Document section:
ML in TB Research via Administrative Data

Predictive Research question 1

Prediction modelling with machine learning methods: How do we overcome missing data challenges?

Predicting rare outcomes, e.g., long-term mortality in tuberculosis patients, is critical for public health planning and intervention. However, utilizing large health administrative datasets for this purpose is challenging due to missing values in known key predictors. The multiple imputation technique is popularly known for dealing with missing predictor values. However, machine learning methods face limitations as these methods are incompatible for pooling model outputs from multiple imputed data using Rubin’s rule, highlighting the need for innovative approaches in handling missing data in risk prediction modelling. We conducted extensive data analyses with simulations to explore the comparative performance of different epidemiological techniques to overcome missing data challenges in prediction modelling with machine learning methods.

Predictive Research question 2

Can we supplement unmeasured predictors in risk prediction modelling using machine learning methods?

Action item:
Continue the document section on machine learning in tuberculosis research from the point where it stops.

Records provided:
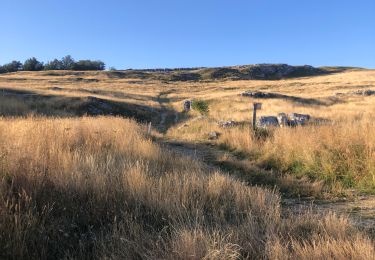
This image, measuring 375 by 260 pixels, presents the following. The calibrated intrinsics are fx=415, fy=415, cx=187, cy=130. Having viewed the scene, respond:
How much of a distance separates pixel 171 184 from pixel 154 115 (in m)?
29.1

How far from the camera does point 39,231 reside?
3711 mm

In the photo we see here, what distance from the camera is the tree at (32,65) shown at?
117 metres

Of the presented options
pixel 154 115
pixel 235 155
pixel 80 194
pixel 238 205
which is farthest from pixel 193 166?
pixel 154 115

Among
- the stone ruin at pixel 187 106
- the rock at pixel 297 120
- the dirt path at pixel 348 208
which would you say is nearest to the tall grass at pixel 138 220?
the dirt path at pixel 348 208

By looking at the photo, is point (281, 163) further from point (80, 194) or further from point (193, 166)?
point (80, 194)

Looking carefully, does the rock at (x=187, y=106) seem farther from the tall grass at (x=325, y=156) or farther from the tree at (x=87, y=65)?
the tree at (x=87, y=65)

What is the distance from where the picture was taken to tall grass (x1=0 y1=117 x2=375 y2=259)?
3.61 m

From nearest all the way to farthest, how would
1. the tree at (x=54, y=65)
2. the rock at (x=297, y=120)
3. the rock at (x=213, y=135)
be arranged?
1. the rock at (x=213, y=135)
2. the rock at (x=297, y=120)
3. the tree at (x=54, y=65)

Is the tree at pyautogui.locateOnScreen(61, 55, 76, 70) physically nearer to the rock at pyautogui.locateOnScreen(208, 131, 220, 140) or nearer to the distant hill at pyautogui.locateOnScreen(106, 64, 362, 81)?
the distant hill at pyautogui.locateOnScreen(106, 64, 362, 81)

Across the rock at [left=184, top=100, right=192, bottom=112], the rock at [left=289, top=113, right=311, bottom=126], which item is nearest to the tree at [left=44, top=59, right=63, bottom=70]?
the rock at [left=184, top=100, right=192, bottom=112]

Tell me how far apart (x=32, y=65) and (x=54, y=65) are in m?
7.50

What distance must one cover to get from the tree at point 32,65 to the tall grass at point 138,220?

Task result:
Developing prediction models using health administrative databases is increasingly common for predicting long-term health outcomes. However, health administrative databases often lack clinical predictors but have many other variables that can correlate with and thus act as proxies for such variables. Traditionally, the investigators develop their models based on the list of available predictors in the databases. Such investigator-specified models are prone to provide poor predictions. To supplement unmeasured predictors in risk prediction modelling, we developed machine learning models with investigator-specified predictors and proxies (e.g., ICD9/10 codes). Using extensive data analysis and simulations with administrative health data on participants diagnosed with tuberculosis (Hossain et al. 2023), we showed that our machine-learning method outperforms the model with only investigator-specified predictors in predicting survival or binary outcomes.

References

Hossain, Md Belal, James C Johnston, Victoria J Cook, Mohsen Sadatsafavi, Hubert Wong, Kamila Romanowski, and Mohammad Ehsanul Karim. 2023. “Role of Latent Tuberculosis Infection on Elevated Risk of Cardiovascular Disease: A Population-Based Cohort Study of Immigrants in British Columbia, Canada, 1985–2019.” Epidemiology & Infection 151: e68.